Background: With appropriate algorithms, computers can learn to detect patterns and associations in large data sets. The authors’ goal was to apply machine learning to arterial pressure waveforms and create an algorithm to predict hypotension. The algorithm detects early alteration in waveforms that can herald the weakening of cardiovascular compensatory mechanisms affecting preload, afterload, and contractility.

Methods: The algorithm was developed with two different data sources: (1) a retrospective cohort, used for training, consisting of 1,334 patients’ records with 545,959 min of arterial waveform recording and 25,461 episodes of hypotension; and (2) a prospective, local hospital cohort used for external validation, consisting of 204 patients’ records with 33,236 min of arterial waveform recording and 1,923 episodes of hypotension. The algorithm relates a large set of features calculated from the high-fidelity arterial pressure waveform to the prediction of an upcoming hypotensive event (mean arterial pressure < 65 mmHg). Receiver-operating characteristic curve analysis evaluated the algorithm’s success in predicting hypotension, defined as mean arterial pressure less than 65 mmHg.
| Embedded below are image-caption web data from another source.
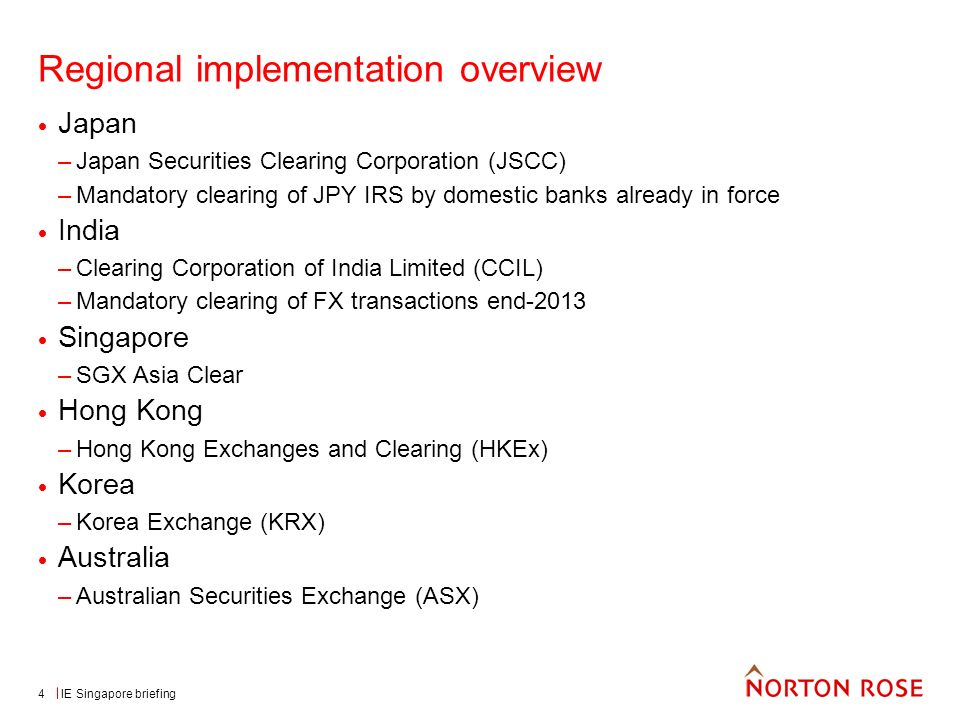 IE Singapore briefing4 Regional implementation overview Japan –Japan Securities Clearing Corporation (JSCC) –Mandatory clearing of JPY IRS by domestic banks already in force India –Clearing Corporation of India Limited (CCIL) –Mandatory clearing of FX transactions end-2013 Singapore –SGX Asia Clear Hong Kong –Hong Kong Exchanges and Clearing (HKEx) Korea –Korea Exchange (KRX) Australia –Australian Securities Exchange (ASX)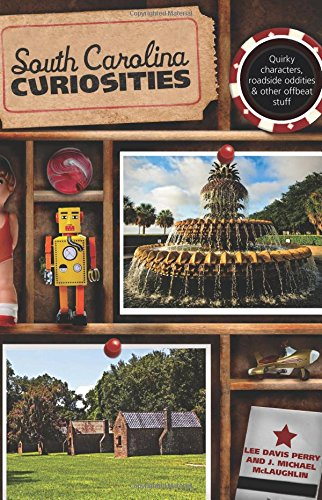 Compare Textbook Prices for South Carolina Curiosities Curiosities Series First Edition ISBN 9780762759965 by Perry, Lee Davis,Mclaughlin, J. Michael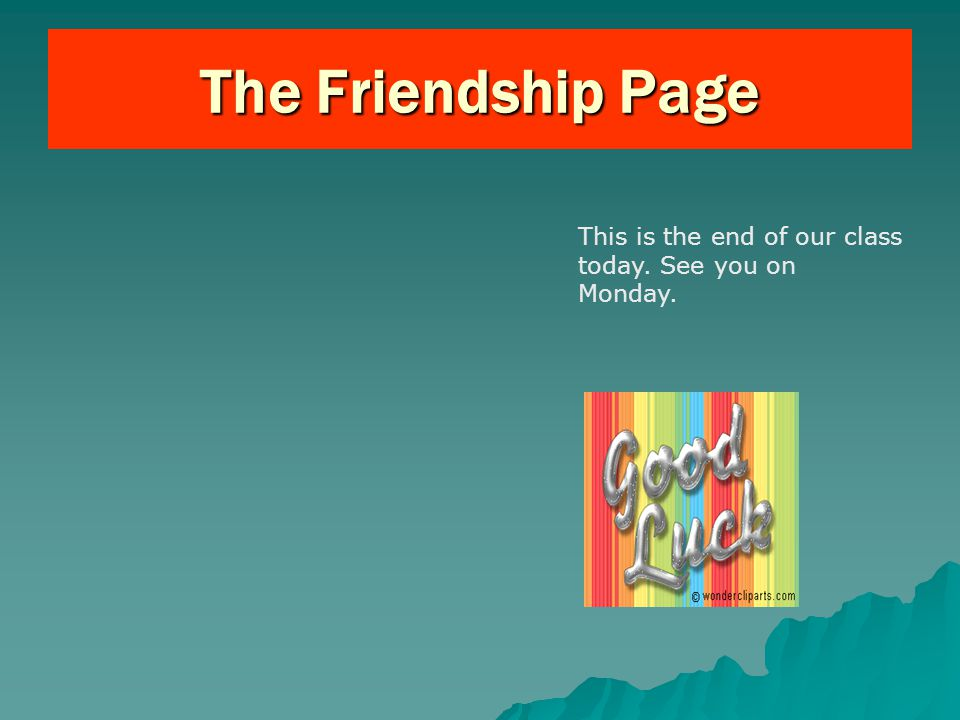 The Friendship Page This is the end of our class today. See you on Monday.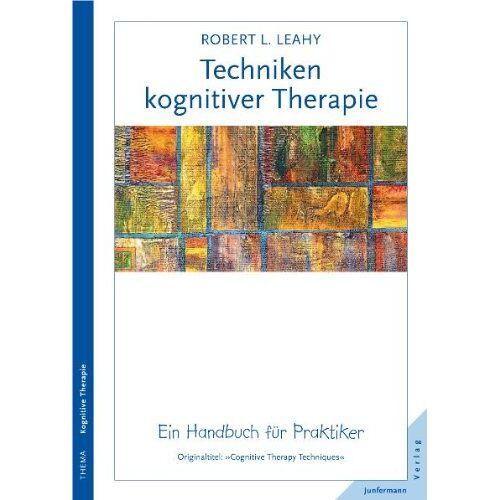 Leahy, Robert L. - Techniken kognitiver Therapie. Ein Handbuch für Praktiker - Preis vom 17.09.2021 04:57:06 h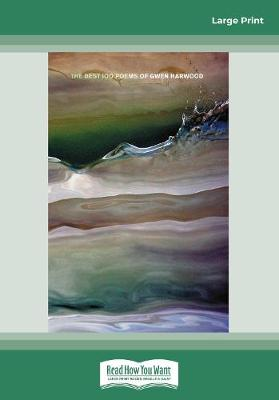 The The Best 100 Poems of Gwen Harwood by Gwen Harwood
Results: Using 3,022 individual features per cardiac cycle, the algorithm predicted arterial hypotension with a sensitivity and specificity of 88% (85 to 90%) and 87% (85 to 90%) 15 min before a hypotensive event (area under the curve, 0.95 [0.94 to 0.95]); 89% (87 to 91%) and 90% (87 to 92%) 10 min before (area under the curve, 0.95 [0.95 to 0.96]); 92% (90 to 94%) and 92% (90 to 94%) 5 min before (area under the curve, 0.97 [0.97 to 0.98]).

Conclusions: The results demonstrate that a machine-learning algorithm can be trained, with large data sets of high-fidelity arterial waveforms, to predict hypotension in surgical patients’ records.